Tom Nesi, author of the new book Poison Pills: The Untold Story of the Vioxx Drug Scandal, wants you to know what you're getting into when you pop a newly approved, heavily marketed prescription drug. A longtime director of public affairs at the pharmaceutical company Bristol-Myers Squibb, Nesi has more than 30 years' experience in medical communications and strategy. Now a writer and consultant, he comes off as no shill for the industry he once served.
His book focuses on the cautionary tale of Vioxx, the prescription painkiller that was pulled from the market after doctors belatedly realized that it caused heart, blood, and kidney problems—including some that were fatal. His broader objective, though, is to help consumers take advantage of good medicines while sidestepping the harm some can cause.
You say the most expensive drug you can take is a free sample. How is that?
They're very seductive—they're free. Merck distributed 17 million samples to 25,000 physicians and 375,000 patients. The problem is that if you've been doing fine on a 20-cent pill, you get the free sample for a month or two, then you have to go to the drugstore to fill the prescription and then it costs you $3 a pill.
You argue that in the context of pharmaceuticals, new is not always better.

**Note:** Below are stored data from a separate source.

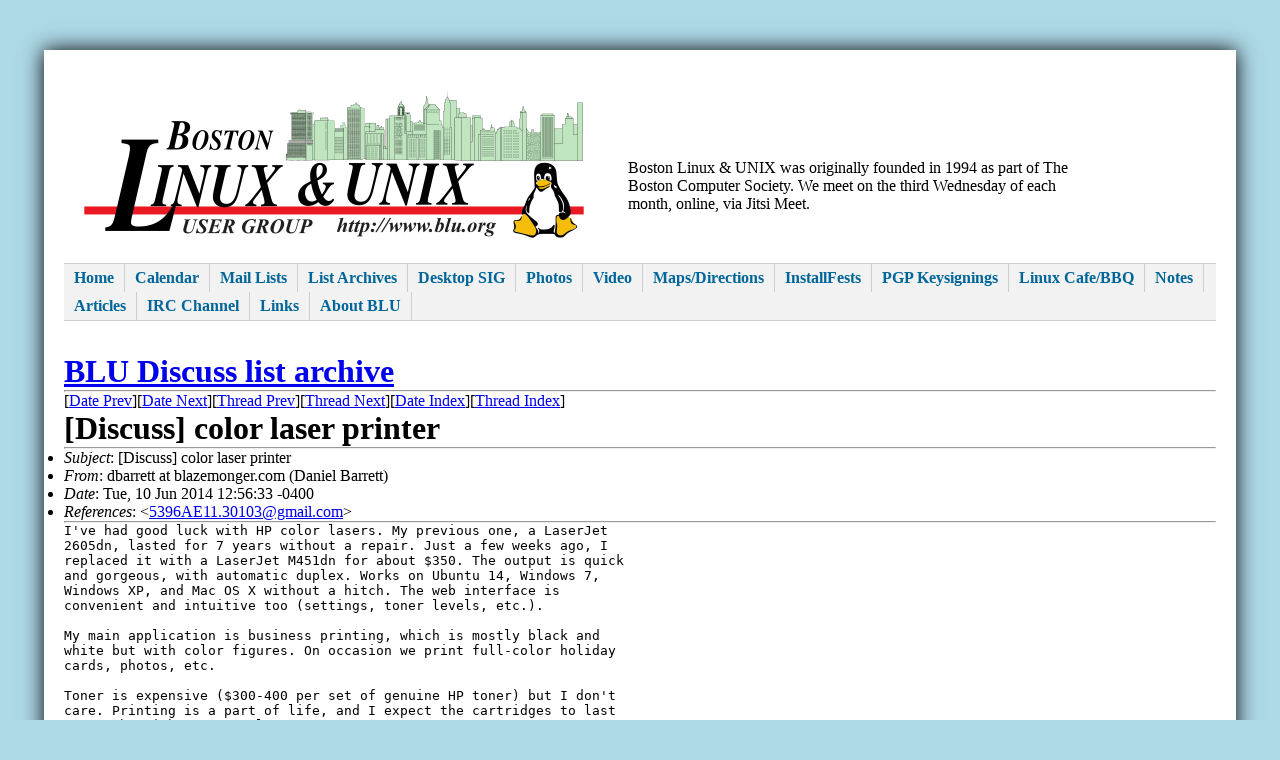

--- FILE ---
content_type: text/html; charset=UTF-8
request_url: https://blu.org/mhonarc/discuss/2014/06/msg00050.php
body_size: 9377
content:
<!-- MHonArc v2.6.18 -->
<!--X-Subject: [Discuss] color laser printer -->
<!--X-From-R13: qoneergg ng oynmrzbatre.pbz (Rnavry Pneergg) -->
<!--X-Date: Tue, 10 Jun 2014 12:56:33 &#45;0400 -->
<!--X-Message-Id: 21399.14529.637.409232@snorkack.blazemonger.com -->
<!--X-Content-Type: text/plain -->
<!--X-Reference: 5396AE11.30103@gmail.com -->
<!--X-Head-End-->
<!DOCTYPE html>
<html>
<head>
<title>BLU Discuss list archive</title>
<link type="text/css" rel="stylesheet" media="all" href="/style.rel.css" />
</head>
<body>
<div id="page-wrap">
<table width="90%" border="0" cellspacing="20" cellpadding="0">
<tr>
<td align="left" valign="bottom"><img src="/images/blu-logo.2025-10-31.500x149.png" /></td>
<td>&nbsp;</td>
<td align="left" valign="bottom">

<p>
Boston Linux &amp; UNIX was originally founded in 1994 as part of The Boston Computer Society.  We meet on the third Wednesday of each month,
<!-- at the Massachusetts Institute of Technology, in Building E51. -->
online, via Jitsi Meet.
</p>

</td>
</tr>
</table>

<ul id="nav">
								<li><a href="/">Home
</a></li>
											<li><a href="/cgi-bin/calendar">Calendar
</a></li>
											<li><a target="_blank" href="https://lists.blu.org/mailman/listinfo">
			Mail Lists
</a></li>
											<li><a href="/mhonarc/discuss/">List Archives
</a></li>
											<li><a href="/desktop/">Desktop SIG
</a></li>
											<li><a target="_blank" href="https://www.flickr.com/photos/blu_org/collections/72157600958893979/">
			Photos
</a></li>
											<li><a href="/video/">Video
</a></li>
											<li><a href="/directions/">Maps/Directions
</a></li>
											<li><a href="/installfests/">InstallFests
</a></li>
											<li><a href="/keysignings/">PGP Keysignings
</a></li>
											<li><a href="/linuxcafe/">Linux Cafe/BBQ
</a></li>
											<li><a href="/meetings/">Notes
</a></li>
											<li><a href="/articles/">Articles
</a></li>
											<li><a href="/irclog/">IRC Channel
</a></li>
											<li><a href="/links/">Links
</a></li>
											<li><a href="/about_blu/">About BLU
</a></li>
			</ul>
<div id="main-content">
<h1><a href="../../">BLU Discuss list archive</a></h1>

<!--X-Body-Begin-->
<!--X-User-Header-->
<!--X-User-Header-End-->
<!--X-TopPNI-->
<hr>
[<a href="msg00049.php">Date Prev</a>][<a href="msg00051.php">Date Next</a>][<a href="msg00090.php">Thread Prev</a>][<a href="msg00051.php">Thread Next</a>][<a href="maillist.php#00050">Date Index</a>][<a href="threads.php#00050">Thread Index</a>]
<!--X-TopPNI-End-->
<!--X-MsgBody-->
<!--X-Subject-Header-Begin-->
<h1>[Discuss] color laser printer</h1>
<hr>
<!--X-Subject-Header-End-->
<!--X-Head-of-Message-->
<ul>
<li><em>Subject</em>: [Discuss] color laser printer</li>
<li><em>From</em>: dbarrett at blazemonger.com (Daniel Barrett)</li>
<li><em>Date</em>: Tue, 10 Jun 2014 12:56:33 -0400</li>
<li><em>References</em>: &lt;<a href="msg00045.php">5396AE11.30103@gmail.com</a>&gt;</li>
</ul>
<!--X-Head-of-Message-End-->
<!--X-Head-Body-Sep-Begin-->
<hr>
<!--X-Head-Body-Sep-End-->
<!--X-Body-of-Message-->
<pre>I've had good luck with HP color lasers. My previous one, a LaserJet
2605dn, lasted for 7 years without a repair. Just a few weeks ago, I
replaced it with a LaserJet M451dn for about $350. The output is quick
and gorgeous, with automatic duplex. Works on Ubuntu 14, Windows 7,
Windows XP, and Mac OS X without a hitch. The web interface is
convenient and intuitive too (settings, toner levels, etc.).

My main application is business printing, which is mostly black and
white but with color figures. On occasion we print full-color holiday
cards, photos, etc.

Toner is expensive ($300-400 per set of genuine HP toner) but I don't
care. Printing is a part of life, and I expect the cartridges to last
6+ months with our normal use.

We also have a PIXMA iP8500 inkjet for printing photos on photo paper.
The output is attractive but the paper feeding is unreliable.

I've owned two Brother mono lasers in my life and hated both. One
curled the paper terribly and made loud gronking noises that sounded
like the internals were being eaten by robots. Brother replaced it
under warranty and a few months later, the new one was gronking too.
This was 8 years ago so YMMV.

Reading printer reviews online is uninformative. Nearly every printer
has detractors screaming that it's the worst thing ever. For $350 I
took a chance on the HP and am very happy so far (1 month in).

--
Dan Barrett
dbarrett at blazemonger.com


</pre>
<!--X-Body-of-Message-End-->
<!--X-MsgBody-End-->
<!--X-Follow-Ups-->
<hr>
<ul><li><strong>Follow-Ups</strong>:
<ul>
<li><strong><a name="00052" href="msg00052.php">[Discuss] color laser printer</a></strong>
<ul><li><em>From:</em> bill.n1vux at gmail.com (Bill Ricker)</li></ul></li>
<li><strong><a name="00051" href="msg00051.php">[Discuss] color laser printer</a></strong>
<ul><li><em>From:</em> lconrad at laymusic.org (Laura Conrad)</li></ul></li>
</ul></li></ul>
<!--X-Follow-Ups-End-->
<!--X-References-->
<ul><li><strong>References</strong>:
<ul>
<li><strong><a name="00045" href="msg00045.php">[Discuss] color laser printer</a></strong>
<ul><li><em>From:</em> tmetro+blu at gmail.com (Tom Metro)</li></ul></li>
</ul></li></ul>
<!--X-References-End-->
<!--X-BotPNI-->
<ul>
<li>Prev by Date:
<strong><a href="msg00049.php">[Discuss] color laser printer</a></strong>
</li>
<li>Next by Date:
<strong><a href="msg00051.php">[Discuss] color laser printer</a></strong>
</li>
<li>Previous by thread:
<strong><a href="msg00090.php">[Discuss] color laser printer</a></strong>
</li>
<li>Next by thread:
<strong><a href="msg00051.php">[Discuss] color laser printer</a></strong>
</li>
<li>Index(es):
<ul>
<li><a href="maillist.php#00050"><strong>Date</strong></a></li>
<li><a href="threads.php#00050"><strong>Thread</strong></a></li>
</ul>
</li>
</ul>

<!--X-BotPNI-End-->
<!--X-User-Footer-->
<!--X-User-Footer-End-->
</div>
</div>

<hr />

<p>
<a href="https://validator.w3.org/check/referer"><img border="0"
	src="https://www.w3.org/Icons/valid-xhtml10"
	alt="Valid HTML 4.01!" height="31" width="88" /></a>
<a href="https://jigsaw.w3.org/css-validator/">

<img style="border:0;width:88px;height:31px"
       src="https://jigsaw.w3.org/css-validator/images/vcss" 
       alt="Valid CSS!" /> 
</a>
</p>

<hr />
<form action="https://www.paypal.com/cgi-bin/webscr" method="post">
<input type="hidden" name="cmd" value="_s-xclick">
<input type="hidden" name="encrypted" value="-----BEGIN [base64]/[base64]/R4qhWfMEE3R8lplWgoCFpV64v7G5bXZ0iHZV1FEonl5mEDhL3gE88FxHvLDxfb5pgIfEefV7hsYEtnD3RpUNMGHkeQOj8fs6U/[base64]/ETMS1ycjtkpkvjXZe9k+6CieLuLsPumsJ7QC1odNz3sJiCbs2wC0nLE0uLGaEtXynIgRqIddYCHx88pb5HTXv4SZeuv0Rqq4+axW9PLAAATU8w04qqjaSXgbGLP3NmohqM6bV9kZZwZLR/klDaQGo1u9uDb9lr4Yn+rBQIDAQABo4HuMIHrMB0GA1UdDgQWBBSWn3y7xm8XvVk/UtcKG+wQ1mSUazCBuwYDVR0jBIGzMIGwgBSWn3y7xm8XvVk/[base64]/zANBgkqhkiG9w0BAQUFAAOBgQCBXzpWmoBa5e9fo6ujionW1hUhPkOBakTr3YCDjbYfvJEiv/2P+IobhOGJr85+XHhN0v4gUkEDI8r2/rNk1m0GA8HKddvTjyGw/XqXa+LSTlDYkqI8OwR8GEYj4efEtcRpRYBxV8KxAW93YDWzFGvruKnnLbDAF6VR5w/[base64]/9I+2aI+1SjbV7s577iZda6A9xN0mq51nFP2ZNH1X+7M/nvT1ae9jKBH/wPZFtOx3Z/UfkmV7yfJUZjaJ9IfxBVmPyMMSgNJe5PZnTyGOxNSnXHyS0ScU4lenWU/rk1CRzkRRvTghDfO6kNvxGdy/XFcHZgLZ4hj2cNw==-----END PKCS7-----
">
<input type="image" src="https://www.paypalobjects.com/en_US/i/btn/btn_donateCC_LG.gif" border="0" name="submit" alt="PayPal - The safer, easier way to pay online!">
<img alt="" border="0" src="https://www.paypalobjects.com/en_US/i/scr/pixel.gif" width="1" height="1">
</form>
<hr />
<address>
Boston Linux &amp; Unix / webmaster&#064;blu.org
</address>

</body>
</html>
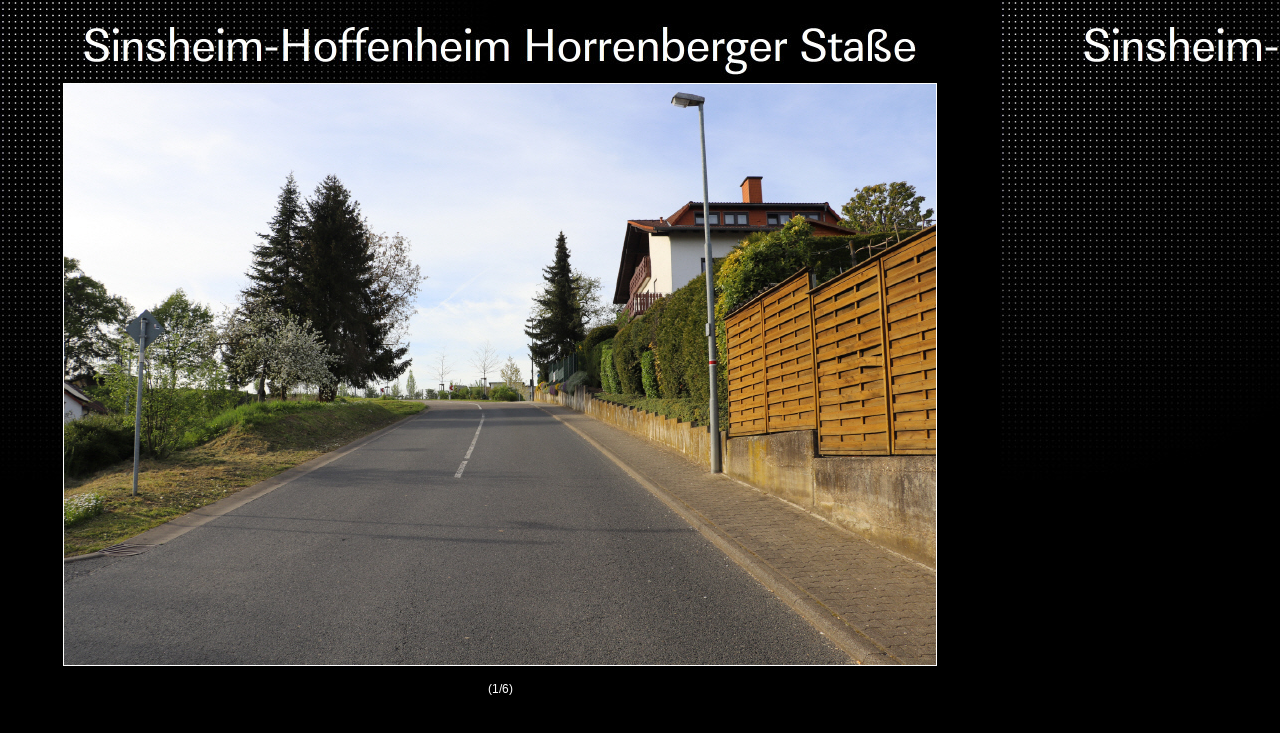

--- FILE ---
content_type: text/html; charset=iso-8859-1
request_url: http://gegenblitz.de/lkr-hd---hn/hdheidelberg/sinsheim/733504b17e0f8cc01/d000.html
body_size: 621
content:
<!DOCTYPE HTML PUBLIC "-//W3C//DTD HTML 4.0 Transitional//EN">
<html>
<head>
<title>Sinsheim-Hoffenheim Horrenberger Staße</title>
</head>
<style type="text/css"> 
TD { 
font-family : Tahoma, Geneva, Arial, Helvetica, sans-serif; 
font-size : 12px; 
color : #FFFFFF; 
} 
A { 
color : #FFFFFF; 
text-decoration : none; 
font-weight : bold; 
} 
A:hover { 
text-decoration : underline; 
} 
</style>
<body topmargin="0" leftmargin="0" rightmargin="0" bottommargin="0" background="bg.jpg" bgcolor="#000000">
<table width="1000" border="0" cellpadding="0" cellspacing="0">
<tr>
<td width="16" height="83"><img src="cp.gif" border="0" alt="" width="16" height="83"></td>
<td width="16" height="83"><img src="cp.gif" border="0" alt="" width="968" height="83"></td>
<td width="16" height="83"><img src="cp.gif" border="0" alt="" width="16" height="83"></td>
</tr>
<tr>
<td width="16" height="583"><img src="cp.gif" border="0" alt="" width="16" height="583"></td>
<td width="968" height="583" align="center" valign="middle"><img src="l000.jpg" border="0" alt="" width="874" height="583"></td>
<td width="16" height="583"><img src="cp.gif" border="0" alt="" width="16" height="583"></td>
</tr>
<tr>
<td width="1000" height="8" colspan="3"></td>
</tr>
<tr>
<td width="16" height="30"><img src="cp.gif" border="0" alt="" width="16" height="30"></td>
<td width="968" height="30" align="center" valign="middle"><strong></strong> (1/6)</td>
<td width="16" height="30"><img src="cp.gif" border="0" alt="" width="16" height="30"></td>
</tr>
</table>
<table width="1000" border="0" cellpadding="0" cellspacing="0">
<tr>
<td width="16" height="30"><img src="cp.gif" border="0" alt="" width="16" height="30"></td>
<td width="322" height="30" align="left" valign="bottom">&nbsp;</td>
<td width="322" height="30" align="center" valign="bottom"><a href="o000.html">Übersicht</a></td>
<td width="322" height="30" align="right" valign="bottom"><a href="d001.html">Weiter</a></td>
<td width="16" height="30"><img src="cp.gif" border="0" alt="" width="16" height="30"></td>
</tr>
</table>
</body>
</body>
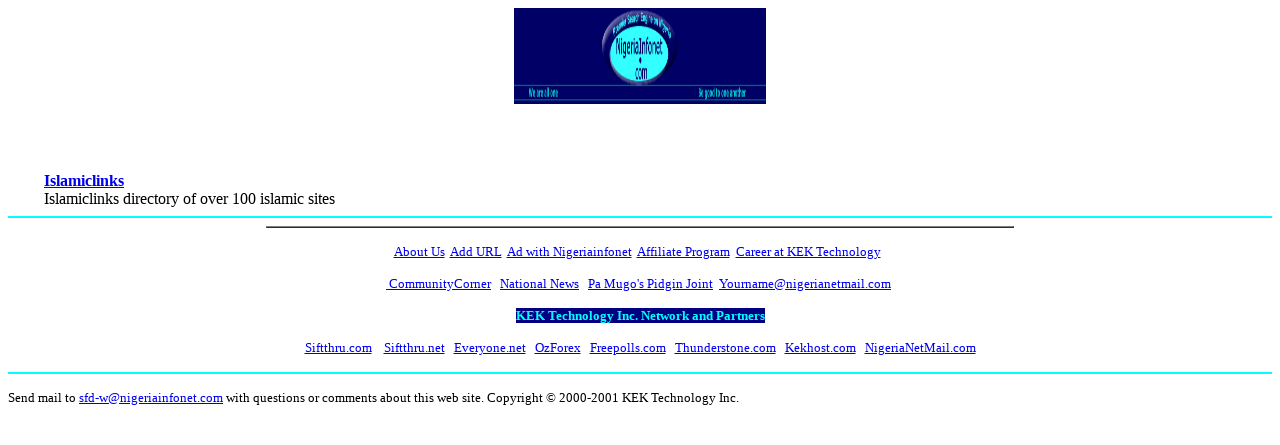

--- FILE ---
content_type: text/html
request_url: https://www.nigeriainfonet.com/srchdata3/islamiclinks.htm
body_size: 773
content:
<html>

<head>
<title>Islamiclinks</title>

<meta name="Microsoft Border" content="tlb, default"></head>

<body><!--msnavigation--><table border="0" cellpadding="0" cellspacing="0" width="100%"><tr><td>

<p align="center"><img src="../images/niginfolog2.gif" alt="niginfolog2.gif (6637 bytes)" WIDTH="252" HEIGHT="96"></p>

<p align="center">&nbsp;</p>
</td></tr><!--msnavigation--></table><!--msnavigation--><table border="0" cellpadding="0" cellspacing="0" width="100%"><tr><td valign="top" width="1%">

<p>&nbsp;</p>
</td><td valign="top" width="24"></td><!--msnavigation--><td valign="top">

<p>&nbsp;</p>

<p><a href="http://www.islamiclinks.bizland.com/"><strong>Islamiclinks</strong></a><br>
<font face="Times New Roman">Islamiclinks directory of over 100 islamic sites</font>
<!--msnavigation--></td></tr><!--msnavigation--></table><!--msnavigation--><table border="0" cellpadding="0" cellspacing="0" width="100%"><tr><td>

<hr color="#00FFFF">
<div align="center"><center>

<table border="1" width="748" height="39">
</table>
</center></div>

<p align="center"><font size="2"><a href="../home.htm">About Us</a>&nbsp; <a href="../addurl.htm">Add URL</a>&nbsp; <a href="../advert_submit_form.htm">Ad with
Nigeriainfonet</a>&nbsp; <a href="http://www.siftthru.com/affliateprogram.htm">Affiliate
Program</a>&nbsp; <a href="../employment_opportunities.htm">Career at KEK Technology</a>
&nbsp; </font></p>

<p align="center"><font size="2"><a href="http://nigeriainfonet.community.everyone.net/">&nbsp;CommunityCorner</a>
&nbsp; <a href="../niginfonet_nationalnews.htm">National News</a> &nbsp; <a href="../comments_joint.htm">Pa Mugo's Pidgin Joint</a>&nbsp; <a href="http://www.nigerianetmail.com">Yourname@nigerianetmail.com</a>&nbsp; </font></p>

<p align="center"><font size="2" color="#00FFFF" face="Verdana"><span style="background-color: rgb(0,0,128)"><strong>KEK Technology Inc. Network and Partners</strong></span></font></p>

<p align="center"><font size="2"><a href="http://www.siftthru.com">Siftthru.com</a>
&nbsp;&nbsp; <a href="http://www.siftthru.net">Siftthru.net</a>&nbsp;&nbsp; <a href="http://www.everyone.net">Everyone.net</a> &nbsp; <a href="http://www.ozforex.com.au/">OzForex</a>&nbsp;&nbsp; <a href="http://www.freepolls.com">Freepolls.com</a>&nbsp;&nbsp; <a href="http://www.thunderstone.com">Thunderstone.com</a>&nbsp;&nbsp; <a href="http://www.kekhost.com">Kekhost.com</a>&nbsp;&nbsp; <a href="http://www.nigerianetmail.com">NigeriaNetMail.com</a></font></p>

<hr color="#00FFFF">

<p><font size="2">Send mail to <a href="mailto:sfd-w@nigeriainfonet.com">sfd-w@nigeriainfonet.com</a> with questions or comments about
this web site. Copyright � 2000-2001 KEK Technology Inc.<br>
</font></p>
</td></tr><!--msnavigation--></table></body>
</html>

Why?
It's extremely important that people understand that, as extensively as a drug is tested before it's approved [by the Food and Drug Administration], it's still tested on a very small population. It's also tested on a very select population. Drug companies don't go out to try to find the sickest patients to test their drugs on.
[With older drugs], not only is there more data but more usage experience. Doctors know how to use it—they become familiar with it. An example in the pain market: When some of these non-steroidal anti-inflammatories were released, like Motrin and Aleve, they were actually given at doses that were too high. As the years go by, [drugs] can actually become safer.
As a veteran drug marketer, you warn consumers to beware huge marketing campaigns for new drugs. In fact, you urge people to ask their doctors for proof that new drugs are superior to older ones before accepting a prescription for the newer medicine.
I would say the larger the marketing campaign, the more you should use caution. I would also say if there are good drugs in a category—in a type of illness that you suffer from—that have been out there for a while, there's no reason not to use those first.
How long should a drug be on the market before you try it?
I don't think it hurts to wait a few years. If you are in acute need, if you're just suffering horrible pain, you've tried everything under the sun and you need a new drug, well, that's entirely different than if you're satisfied. I would say, if you're satisfied with your current therapy, stay with it.
You caution women, in particular, to find out about a new drug's safety before taking it.
We know that some drugs interfere with reproduction. Any woman who is planning to get pregnant, or who potentially could get pregnant, should definitely discuss that with their doctor.
How often do doctors actually recommend their patients stop taking a prescription that works for them and start a newer drug instead? And how often do patients ask to change a medication they're doing well on?
It happens all the time. There are whole huge campaigns based on what they call switching behavior. A classic example that has just earned billions of dollars for no apparent reason: There was a drug I worked on, a very good drug called Prilosec, for treating heartburn, and AstraZeneca, the company that had the patent, wanted to keep making money after Prilosec went off [patent], so they came up with a successor drug called Nexium, which is "the little purple pill." I remember working with a colleague [who, after looking at the preliminary data,] was just astounded and said, "Nexium doesn't work any better."
The Vioxx scandal is the main focus of your book. You contend that while the drug's maker, Merck, said it was collecting more data on Vioxx, thousands of people may have died. Is the lesson here to be skeptical when a pharmaceutical company says, "Not all the data are in yet" on a new drug?
Exactly. Some studies simply just get dropped. A lot of data just never gets published. There are ways of presenting data where not even the most sophisticated investigator could really tell what the data was really saying. One of the most disconcerting things, we know that there were more deaths among Alzheimer's patients who took Vioxx. The Alzheimer's trials for Vioxx were sort of published, but not with the complete data sets.
This book seems the antithesis, in some ways, of your life's work. Why did you write it?
My wife died about six years ago. She was very young, and she died of brain cancer. I went through experimental drugs, the talking to doctors—just about everything you can think of—and I found out that it was bogus. [Marketing medicines] was my life's career, and it forced me to really [re-]evaluate. I just didn't want to get out there anymore and tell people such-and-such a drug was a miracle compound when I knew that, (a) it wasn't, and (b) even if it was helping people, it was destroying their quality of life. So it caused me an entire career change—it just changed not just my career but my entire life. We're being duped.